▶ **DIRECTIVE**: In the post below about fist fights in Cyberpunk, translate this sentence into Spanish: "If you compare a fist fight tournament match from the Witcher 3 with that fist fight seen from Cyberpunk, what difference do you see or feel other than the perspective change?"

▶ **QUOTED PASSAGE**:
Obviously they didn't "literally copy-paste" the fist fight codes from the previous games (i hope so).
If you compare a fist fight tournament match from the Witcher 3 with that fist fight seen from Cyberpunk, what difference do you see or feel other than the perspective change?
For me, i see that
- the enemies attack in almost the same intervals, and even in the same attack variations. This is a Cyberpunk world, why aren't the enemies have some augmentation for more impactful punches (could be indicated through simple smokes coming out of their arms or elbows), or speed boosters for dash. Well the boss from the animals gang did have a dash move, so does having a simple dash move make them a boss? come on !!
- the actions available at the player's disposal are literally the same, a light attack, a strong attack, a dodge/ sidestep, a basic kick. needless to say all the animations look lame and boring.
- the hit impacts feel the same, but even worse in Cyberpunk, when the player character gets hit, there is only a UI indication and a slight player character position displacement.
- when knocking out an opponent, he immediately falls down in the same fashion as seen in the Witcher 3, even the same ragdoll or rolling in pain animation. if there is a difference, i really couldnt notice it.

▶ **RECORD SET**:
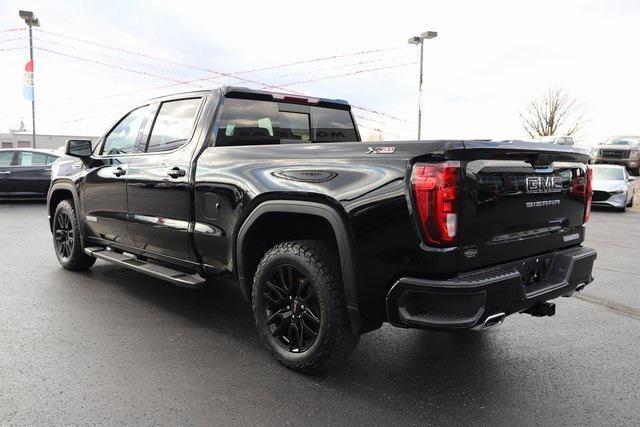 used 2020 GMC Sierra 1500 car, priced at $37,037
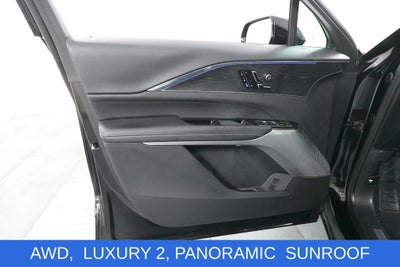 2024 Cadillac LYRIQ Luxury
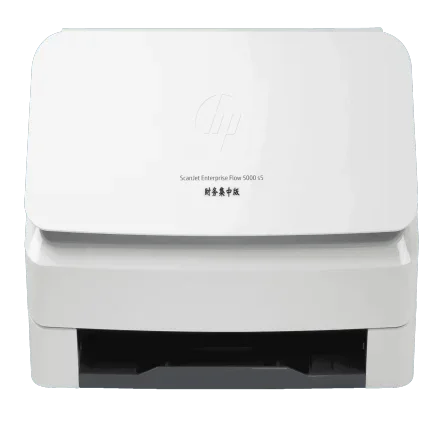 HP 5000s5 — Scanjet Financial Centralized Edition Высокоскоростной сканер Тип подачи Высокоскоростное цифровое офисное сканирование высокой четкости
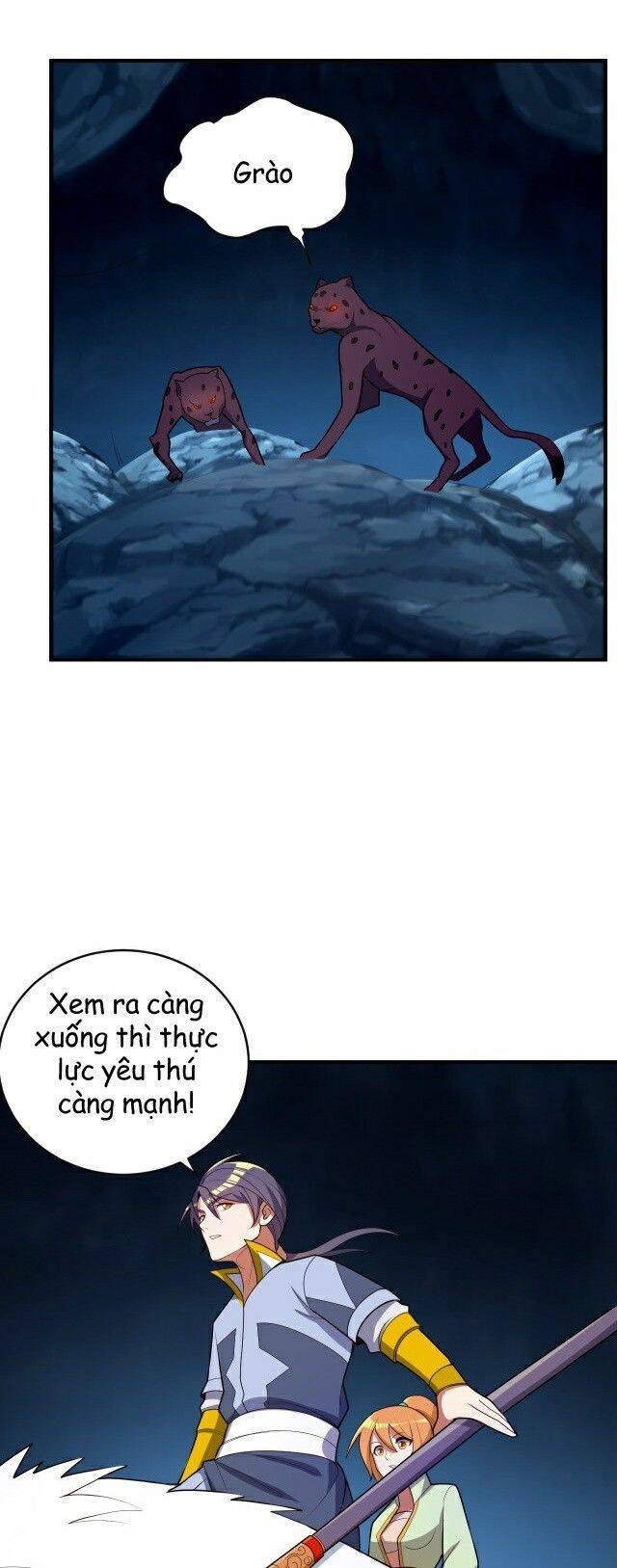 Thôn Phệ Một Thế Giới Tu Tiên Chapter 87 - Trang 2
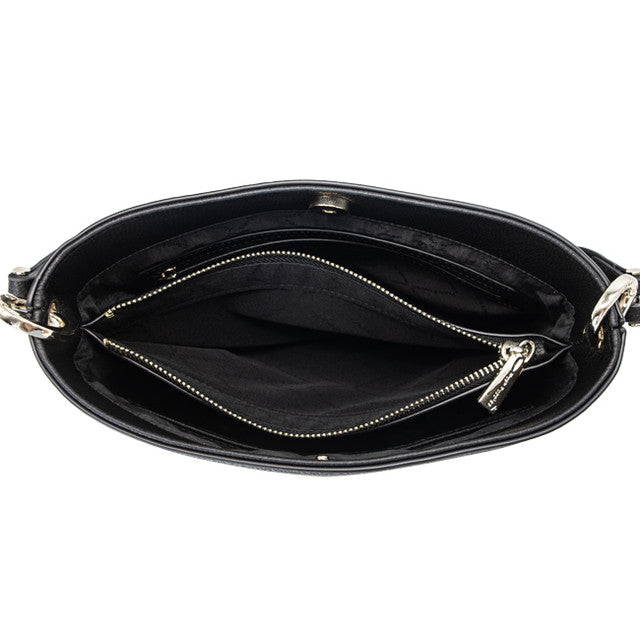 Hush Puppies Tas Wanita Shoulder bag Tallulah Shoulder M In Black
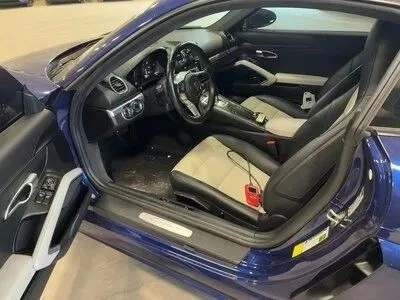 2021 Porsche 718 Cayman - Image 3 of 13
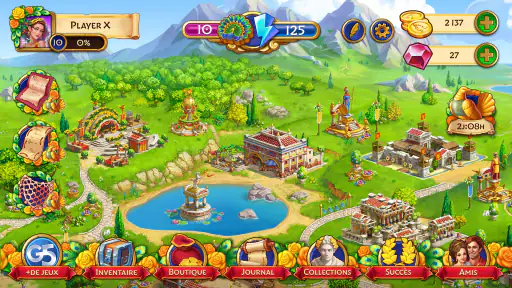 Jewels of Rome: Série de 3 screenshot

▶ **YOUR SOLUTION**: Si comparas un combate de un torneo de peleas a puñetazos de The Witcher 3 con esa pelea a puñetazos vista en Cyberpunk, ¿qué diferencia ves o sientes aparte del cambio de perspectiva?